The good news is or bad depending on how you look at it, is that part of our responsibility is to provide honest reporting of what went down, whether it is at conference, ACM, district, or committee meetings.

  • “Right of decision should never be made an excuse for failure to render proper reports of all significant actions.”
  • Should not be used as a “reason to exceed our define authority.”
  • Or a reason for “persistently failing to consult those you serve.”

Concept 5, Right of Appeal provides measures to hold our trusted servants accountable to the fellowship as a whole, to the area, to the district or to groups. Of course, it this looks different up and down the triangle. One thing is certain, we aren’t lacking ways to account for poor execution, inefficiency, ineffectiveness or even abuse of power.

  • We can elect someone else
  • We can “have a talk” with the offending member
  • We reorganize
  • Censure

We should remember that in AA we are all equal, we are all human, and we all deserve grace. There must be charity for mistakes not only for others but for ourselves as well.

I would be remiss to not mention a few of the other ways Right of Decision can be implemented at all levels of service.

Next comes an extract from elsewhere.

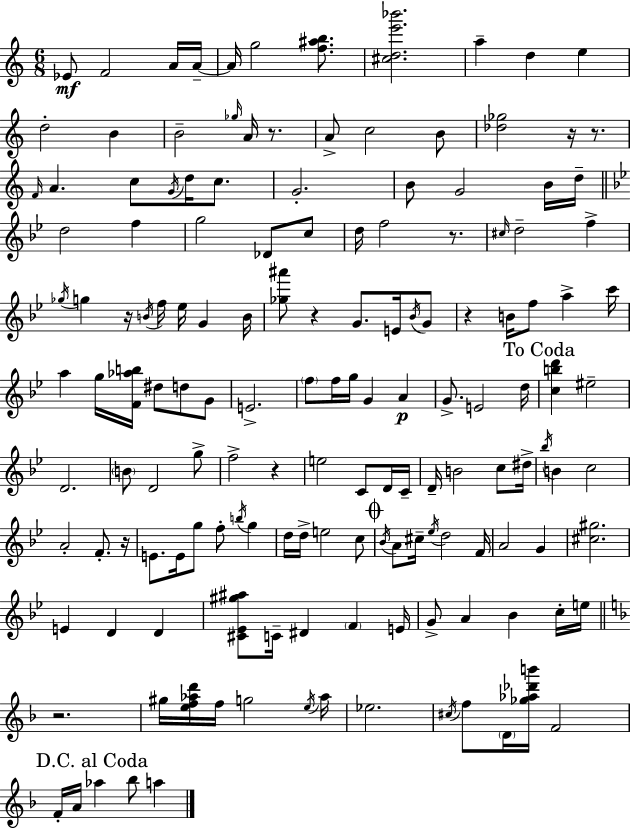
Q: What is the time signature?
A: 6/8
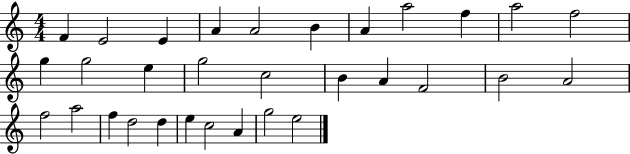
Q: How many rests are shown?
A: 0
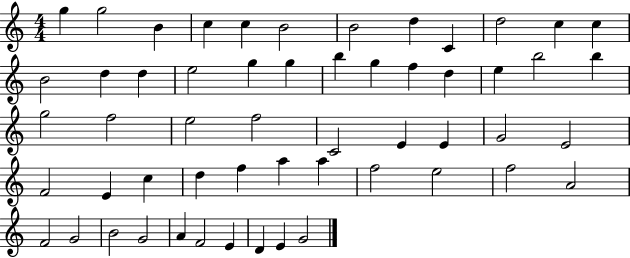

  • How we choose to provide our reports, what we choose to put in our reports, how we choose to present our reports are all Right of Decision. The presenters today were given a PowerPoint template and asked to use it for our presentations and provided a topic. It was my choice to use graphics and color. I got to decide what information to share on the topic.
  • The budget – We loosely have right of decide how we spend our budget. For area officers and committees chairs we are provided general guidelines and a few hard nos. However, I can choose to be prudent and thoughtful with the fellowship’s money. If I choose to neglect my budget – Trust, the collective conscience can decide at minimum to have “a talk” with me and/or to decline an increase to my budget for poor stewardship.
  • How we facilitate meetings or workshops – all Right of Decision. What is truly beautiful about our society is that we leave room for growth. Service is another way we learn to ask for help, take action, and be accountable.
  • As a trusted servant I have authority equal to my responsibilities, Concept 10. Nowhere does it say I have to do it by myself – In fact we pride ourselves on the first Step and the word “We”. Together we make the magic happen. But if it falls under my responsibility, I need to ensure it happens – It does not mean I cannot ask someone else to execute.
  • We are all visionaries – We all have varying talents. We can decide how we put it all into action. Some people are big picture people, some are detail oriented but lack creativity to make it visually or auditorily pleasing. Additionally, we can decide that an idea or previous ways of doing a task is not the direction we want to go. We build upon the success and failures of those who had the position prior to us. There is freedom in the Right of Decision.
  • Lastly, we can decide what type of leader we want to be. Do we want to boss people or inspire people, do we want to do everything ourselves or allow others the opportunity to serve. We all lead to one path, or another Ask yourself are you inspiring people to serve or are you pushing them away.

We started our discussion of Concept 3 stating that Trust is the guiding principle. Bill ends concept 3 with this. “Our entire AA program rest squarely upon the principle of mutual trust. We Trust God, We Trust AA, We Trust Each Other. Therefore, we cannot do less than trust our leaders in service.”